--- SUPPLIED MATERIAL ---

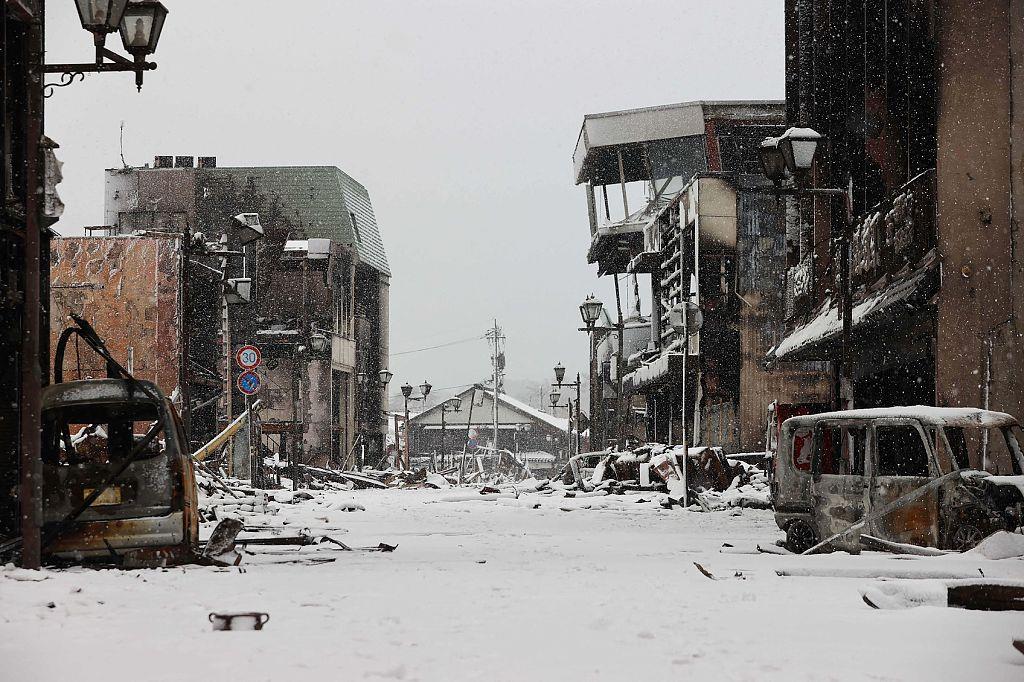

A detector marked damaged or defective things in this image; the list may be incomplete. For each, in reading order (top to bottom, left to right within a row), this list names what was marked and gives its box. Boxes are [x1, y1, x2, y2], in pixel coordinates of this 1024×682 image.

fire-damaged building [47, 157, 392, 470]
fire-damaged building [576, 101, 832, 452]
fire-damaged building [768, 0, 1024, 418]
burned-out vehicle [35, 316, 198, 564]
abandoned van [41, 378, 200, 564]
abandoned van [772, 404, 1024, 552]
burned-out vehicle [776, 406, 1024, 548]
charred car [776, 404, 1024, 552]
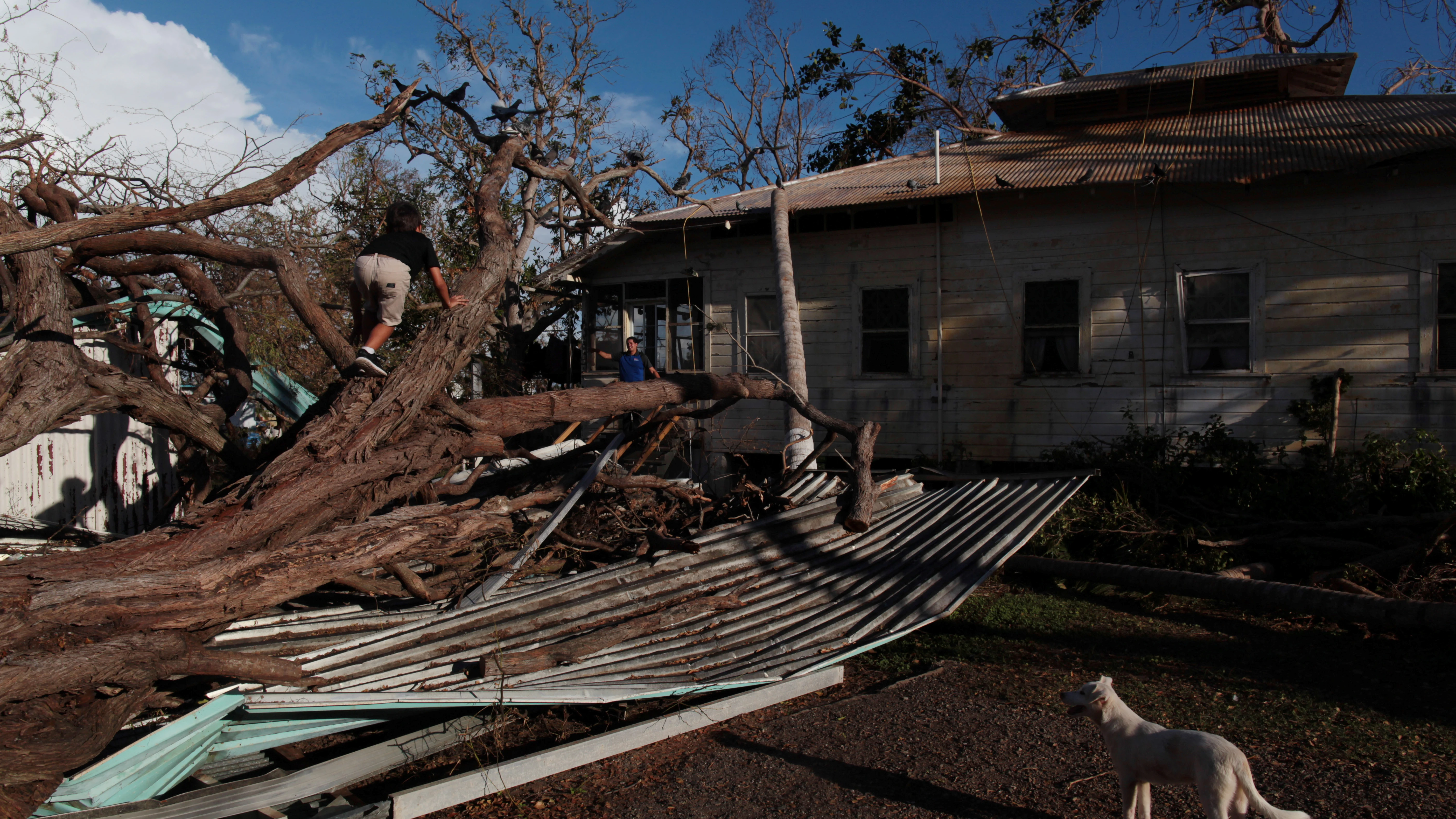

---

EXERCISE DIRECTIONS
Reproduce the data verbatim and omit each image.

ANSWER SPACE
A detector marked damaged or defective things in this image; the list may be incomplete. For each, in reading order (top to bottom, left to right within a row), this list names what was marked and gives its box. Boxes are [x1, y1, x2, y2], in pixel coordinates of this 1024×682 image.

fire-damaged building [47, 157, 392, 470]
fire-damaged building [576, 101, 832, 452]
fire-damaged building [768, 0, 1024, 418]
burned-out vehicle [35, 316, 198, 564]
abandoned van [41, 378, 200, 564]
abandoned van [772, 404, 1024, 552]
burned-out vehicle [776, 406, 1024, 548]
charred car [776, 404, 1024, 552]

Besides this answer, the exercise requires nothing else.